My neck fell left to align with the giant head that lay, a few feet away, recumbent with much elegance. It was attached to a large, elaborately designed body congenitally tattooed with stripes. A tail that looked like the plait of a woman endowed with unevenly thick hair brought up the end and with it reminisces of Neytiri. A rotund belly occupied the middle, rising and falling alternately in slow motion, so that the stripes seemed to shrink and expand in length. The undercarriage rested on the wall of an old step-well, a banyan tree overarching all the said set pieces to complete a scene of yestervintage perpetuation.
The tigress was so still and settled, and affected by such peace, that it seemed as though she had sat there for hundreds of years, longer than the oldest elf and the first man, meditating, breathing, being, and the banyan had grown around her, nourished by her light, its leaves greened by her grace.
It was a scene of harmony – of rock, tree and animal, not counting a solitary peacock yonder betwixt the tortuous tresses of the tree.
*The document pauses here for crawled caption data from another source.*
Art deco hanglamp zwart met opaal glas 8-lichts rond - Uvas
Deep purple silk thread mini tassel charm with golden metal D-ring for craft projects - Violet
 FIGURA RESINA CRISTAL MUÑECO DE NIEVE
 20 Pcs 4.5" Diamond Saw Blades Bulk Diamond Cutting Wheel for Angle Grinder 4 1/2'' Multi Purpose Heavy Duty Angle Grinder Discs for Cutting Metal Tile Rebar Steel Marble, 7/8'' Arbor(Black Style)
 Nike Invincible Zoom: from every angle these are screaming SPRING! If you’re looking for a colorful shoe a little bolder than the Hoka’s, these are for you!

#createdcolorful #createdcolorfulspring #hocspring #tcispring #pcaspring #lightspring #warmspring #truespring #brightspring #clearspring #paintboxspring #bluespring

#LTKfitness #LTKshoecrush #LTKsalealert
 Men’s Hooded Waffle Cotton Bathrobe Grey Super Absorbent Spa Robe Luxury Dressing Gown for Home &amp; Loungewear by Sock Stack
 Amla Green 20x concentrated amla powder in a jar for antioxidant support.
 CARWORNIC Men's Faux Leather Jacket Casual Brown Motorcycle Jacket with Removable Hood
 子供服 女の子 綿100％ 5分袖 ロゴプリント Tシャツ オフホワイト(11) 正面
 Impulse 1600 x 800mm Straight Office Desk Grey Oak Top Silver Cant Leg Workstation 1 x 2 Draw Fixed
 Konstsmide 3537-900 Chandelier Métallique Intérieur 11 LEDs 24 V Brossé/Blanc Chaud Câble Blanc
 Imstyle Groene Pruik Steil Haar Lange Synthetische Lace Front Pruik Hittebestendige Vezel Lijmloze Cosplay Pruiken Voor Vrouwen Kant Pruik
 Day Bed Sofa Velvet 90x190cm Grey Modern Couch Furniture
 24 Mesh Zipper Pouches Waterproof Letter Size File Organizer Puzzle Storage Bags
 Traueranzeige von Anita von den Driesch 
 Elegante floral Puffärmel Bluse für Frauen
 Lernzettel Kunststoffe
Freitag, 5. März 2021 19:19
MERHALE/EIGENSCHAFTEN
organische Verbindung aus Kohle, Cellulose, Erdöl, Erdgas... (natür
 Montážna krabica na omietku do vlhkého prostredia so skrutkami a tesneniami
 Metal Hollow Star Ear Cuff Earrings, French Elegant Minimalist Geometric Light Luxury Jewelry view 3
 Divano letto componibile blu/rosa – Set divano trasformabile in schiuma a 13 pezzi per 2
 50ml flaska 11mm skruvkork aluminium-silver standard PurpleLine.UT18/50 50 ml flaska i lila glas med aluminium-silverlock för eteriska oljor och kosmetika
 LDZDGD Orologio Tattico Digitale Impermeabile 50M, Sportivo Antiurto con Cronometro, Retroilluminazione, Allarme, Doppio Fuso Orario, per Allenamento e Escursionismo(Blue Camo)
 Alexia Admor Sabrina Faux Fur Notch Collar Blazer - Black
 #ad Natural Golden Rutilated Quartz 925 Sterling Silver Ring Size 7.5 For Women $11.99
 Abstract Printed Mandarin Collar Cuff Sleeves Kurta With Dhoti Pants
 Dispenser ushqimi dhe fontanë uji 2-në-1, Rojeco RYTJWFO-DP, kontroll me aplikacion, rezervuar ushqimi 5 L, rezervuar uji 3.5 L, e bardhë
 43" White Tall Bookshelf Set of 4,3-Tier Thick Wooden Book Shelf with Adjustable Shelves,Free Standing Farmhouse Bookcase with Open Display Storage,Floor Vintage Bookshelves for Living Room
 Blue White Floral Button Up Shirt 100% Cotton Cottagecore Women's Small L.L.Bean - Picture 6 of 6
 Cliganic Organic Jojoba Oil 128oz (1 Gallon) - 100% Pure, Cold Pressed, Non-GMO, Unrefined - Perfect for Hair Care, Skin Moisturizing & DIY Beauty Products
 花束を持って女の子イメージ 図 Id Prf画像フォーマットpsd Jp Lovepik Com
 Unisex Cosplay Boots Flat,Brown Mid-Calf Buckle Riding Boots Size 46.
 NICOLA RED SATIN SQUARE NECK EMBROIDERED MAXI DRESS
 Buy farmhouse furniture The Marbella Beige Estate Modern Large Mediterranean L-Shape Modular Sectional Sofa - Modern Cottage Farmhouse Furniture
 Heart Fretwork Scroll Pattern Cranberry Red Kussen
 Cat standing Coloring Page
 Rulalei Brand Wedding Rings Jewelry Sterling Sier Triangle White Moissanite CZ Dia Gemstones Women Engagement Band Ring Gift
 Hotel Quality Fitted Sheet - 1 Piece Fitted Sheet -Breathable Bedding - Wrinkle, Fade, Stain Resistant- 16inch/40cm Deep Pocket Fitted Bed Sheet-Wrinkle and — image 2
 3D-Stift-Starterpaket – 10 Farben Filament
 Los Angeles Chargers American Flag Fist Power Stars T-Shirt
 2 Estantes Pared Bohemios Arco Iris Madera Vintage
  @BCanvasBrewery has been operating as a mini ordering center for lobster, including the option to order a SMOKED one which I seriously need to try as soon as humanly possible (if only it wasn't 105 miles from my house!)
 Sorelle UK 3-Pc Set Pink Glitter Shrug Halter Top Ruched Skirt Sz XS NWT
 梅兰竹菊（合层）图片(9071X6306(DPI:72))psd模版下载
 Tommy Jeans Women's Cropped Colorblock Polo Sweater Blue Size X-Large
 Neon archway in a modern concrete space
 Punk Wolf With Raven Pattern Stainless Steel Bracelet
It was a scene of the Shire-like idylls and dreams. Incompletion was absent.
I was now struck, as it was impossible not to be, by how moments of truth appeared to sing revealing peans of life, and yet left me transfixed by their mystery, a bit like an alien language – its sounds mellifluous but meaning obscure. Until I realised that being doesn’t necessarily have meaning at all unless I attached one to it.
And as I sat there like a globule, part of a magical moment and yet able to observe it as though I were apart, free from the pursuit of purpose, my neck falling off to the left and my eyes meeting hers beneath the wised curls of the banyan, just like that in the language of a spacious silence, I saw the avatar of eternity and I had caught a ripple of its gentle current.